Understanding Mexico’s low, low season and how to survive it

Understanding Mexico’s low, low season and how to survive it

If you live here you likely already know this. If you’re thinking of living here, you need to know this. If you rely on the local economy for your financial livelihood, you will find yourself flat on your back from September to mid-December unless you plan.

The areas of Mexico with the highest migration figures — for everyone, not just expats — are also the same areas with the highest economic growth, hence the attraction. Nearly every one of these places will rely on tourism as their primary financial means.

Exceptions will include large metropolitan areas such as Mexico City where the primary financial resources are driven by large industrial companies and international headquarters. This mean that although tourism does play a large part in the city’s financial growth, Mexico City has several industries that can keep folks floating comfortably year round.

This however, is not the same for other regions. Whether on the Pacific Ocean, Sea of Cortez or Gulf Mexico / Caribbean Sea, these regions rely heavily on tourism. So heavily in fact, that low season is often a slow death for many.

While September is low season, the months that follow are even more extreme because October and into November bottom-out the low season. It truly is a time that can alter your life, like a slow death, if not planned for.

While September is low season — everyone is back to work, kids are in school — the months that follow are even more extreme because October and into November bottom-out the low season. It’s important to understand we have two tourist seasons.

Understanding the tourist seasons in Mexico

Mid-December to June is normally when the highest volume of international visitors arrive. For the most part, their home towns and cities are covered in snow, they’re up for a vacation and the kids are on break from school. They come to Mexico.

During June, July and August, domestic tourism is at its highest. During these months, most international visitors vacation in their own countries, take road trips and mini-staycations, go camping, enjoy the short summer holidays they are given. During these same months in Mexico are when Mexicans vacation, heading from their stuffy cities to the coast (in all directions) for a seaside or ocean side vacation.
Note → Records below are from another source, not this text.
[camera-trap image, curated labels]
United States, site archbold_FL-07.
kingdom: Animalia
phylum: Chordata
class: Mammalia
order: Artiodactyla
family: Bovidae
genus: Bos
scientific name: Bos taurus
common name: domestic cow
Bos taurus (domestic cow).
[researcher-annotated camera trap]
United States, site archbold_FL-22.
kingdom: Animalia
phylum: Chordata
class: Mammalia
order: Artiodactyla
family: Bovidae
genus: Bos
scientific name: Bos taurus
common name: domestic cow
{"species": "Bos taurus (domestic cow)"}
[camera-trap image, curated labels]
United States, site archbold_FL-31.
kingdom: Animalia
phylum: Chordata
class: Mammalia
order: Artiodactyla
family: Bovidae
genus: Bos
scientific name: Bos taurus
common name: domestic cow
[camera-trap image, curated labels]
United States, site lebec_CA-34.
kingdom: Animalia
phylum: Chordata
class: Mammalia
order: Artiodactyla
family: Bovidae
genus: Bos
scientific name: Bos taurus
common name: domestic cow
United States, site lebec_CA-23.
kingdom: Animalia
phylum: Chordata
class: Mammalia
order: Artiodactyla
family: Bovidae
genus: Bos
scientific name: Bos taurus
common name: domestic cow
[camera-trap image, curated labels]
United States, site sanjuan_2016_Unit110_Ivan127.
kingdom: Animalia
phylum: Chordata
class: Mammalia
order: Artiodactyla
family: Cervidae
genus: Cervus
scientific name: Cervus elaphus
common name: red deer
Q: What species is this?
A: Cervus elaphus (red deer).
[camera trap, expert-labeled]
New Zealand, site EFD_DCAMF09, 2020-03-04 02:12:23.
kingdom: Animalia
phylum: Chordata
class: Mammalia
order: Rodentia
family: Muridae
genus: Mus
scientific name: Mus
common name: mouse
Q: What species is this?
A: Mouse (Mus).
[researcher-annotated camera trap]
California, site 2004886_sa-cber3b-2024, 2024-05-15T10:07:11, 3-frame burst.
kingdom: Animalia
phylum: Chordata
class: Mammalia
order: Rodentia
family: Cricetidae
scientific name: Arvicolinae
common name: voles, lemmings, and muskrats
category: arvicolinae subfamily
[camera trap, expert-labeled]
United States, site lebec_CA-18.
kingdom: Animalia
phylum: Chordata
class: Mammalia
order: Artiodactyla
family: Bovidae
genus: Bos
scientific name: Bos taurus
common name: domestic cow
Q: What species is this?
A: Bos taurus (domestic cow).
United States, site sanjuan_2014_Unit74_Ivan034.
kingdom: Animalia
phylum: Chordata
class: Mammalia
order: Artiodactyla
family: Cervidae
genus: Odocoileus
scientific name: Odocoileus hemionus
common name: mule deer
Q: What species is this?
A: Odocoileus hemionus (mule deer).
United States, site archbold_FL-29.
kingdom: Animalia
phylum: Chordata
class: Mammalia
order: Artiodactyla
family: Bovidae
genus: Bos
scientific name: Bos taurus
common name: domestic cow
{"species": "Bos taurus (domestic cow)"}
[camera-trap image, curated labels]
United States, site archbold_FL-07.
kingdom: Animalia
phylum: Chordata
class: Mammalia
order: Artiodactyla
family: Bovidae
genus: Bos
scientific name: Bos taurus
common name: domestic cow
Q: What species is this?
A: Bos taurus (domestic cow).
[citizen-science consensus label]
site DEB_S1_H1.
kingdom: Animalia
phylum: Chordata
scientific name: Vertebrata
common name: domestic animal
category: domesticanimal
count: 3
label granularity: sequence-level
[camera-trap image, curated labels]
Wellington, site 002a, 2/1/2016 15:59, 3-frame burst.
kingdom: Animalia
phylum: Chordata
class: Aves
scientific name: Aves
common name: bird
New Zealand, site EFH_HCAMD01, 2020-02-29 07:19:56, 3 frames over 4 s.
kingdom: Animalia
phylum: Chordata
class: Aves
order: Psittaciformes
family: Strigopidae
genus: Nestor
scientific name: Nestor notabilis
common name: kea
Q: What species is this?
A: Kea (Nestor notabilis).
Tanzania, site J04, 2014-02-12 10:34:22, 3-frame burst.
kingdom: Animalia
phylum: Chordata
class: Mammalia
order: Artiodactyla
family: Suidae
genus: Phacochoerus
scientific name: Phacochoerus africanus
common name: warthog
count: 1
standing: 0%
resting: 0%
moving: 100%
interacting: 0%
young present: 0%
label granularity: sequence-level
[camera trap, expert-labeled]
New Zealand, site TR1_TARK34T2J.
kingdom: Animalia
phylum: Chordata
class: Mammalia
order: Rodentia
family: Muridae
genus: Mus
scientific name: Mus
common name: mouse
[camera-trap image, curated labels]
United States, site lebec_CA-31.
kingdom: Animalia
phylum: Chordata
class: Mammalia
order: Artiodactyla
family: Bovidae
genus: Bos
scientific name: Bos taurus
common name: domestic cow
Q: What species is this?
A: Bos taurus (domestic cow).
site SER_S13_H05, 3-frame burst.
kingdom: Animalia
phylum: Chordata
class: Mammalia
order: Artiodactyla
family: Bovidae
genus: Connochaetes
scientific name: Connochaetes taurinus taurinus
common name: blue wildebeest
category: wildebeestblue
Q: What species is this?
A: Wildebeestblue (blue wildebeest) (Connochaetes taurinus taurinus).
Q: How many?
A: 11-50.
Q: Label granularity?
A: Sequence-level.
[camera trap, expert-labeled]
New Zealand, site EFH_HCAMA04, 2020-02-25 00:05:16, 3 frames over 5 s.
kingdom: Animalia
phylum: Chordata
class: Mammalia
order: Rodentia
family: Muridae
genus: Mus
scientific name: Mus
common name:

They book hotels and tours, rent cars, sight-see, fill the restaurants and nightclubs as well as the local shopping malls and other stores. They arrive in large groups of family members that take over the streets and beaches for nearly three months before heading back to their home cities for work and school.

After that, it’s dead.

It is common to see small shops closed up for long periods of time. I also hate to say this, but this is also a high season for petty crime. Some people become so desperate they steal…handbags from chairs, grocery bags from carts, people of money, phones…anything of value.

It truly is a season that can alter your life if not planned for.

So many people say they are going to hop the border and enjoy a seaside or ocean side lifestyle by “opening a little shop”, working a little and living a lot. Boy have I got news for you. Mexico is not necessarily an earning place as much as it is a spending place.

To survive here, you need a solid plan. If you’re not in need of money, then so be it. Kick back and open your little shop while working a little and living a lot. However, if you need to earn a living or even supplement an income (a retirement income, for example), I highly suggest you reconsider this little shop plan of action.

Making a living in these regions of Mexico is tough and extremely competitive at any given time, but during the low, low season, it can be the death of you.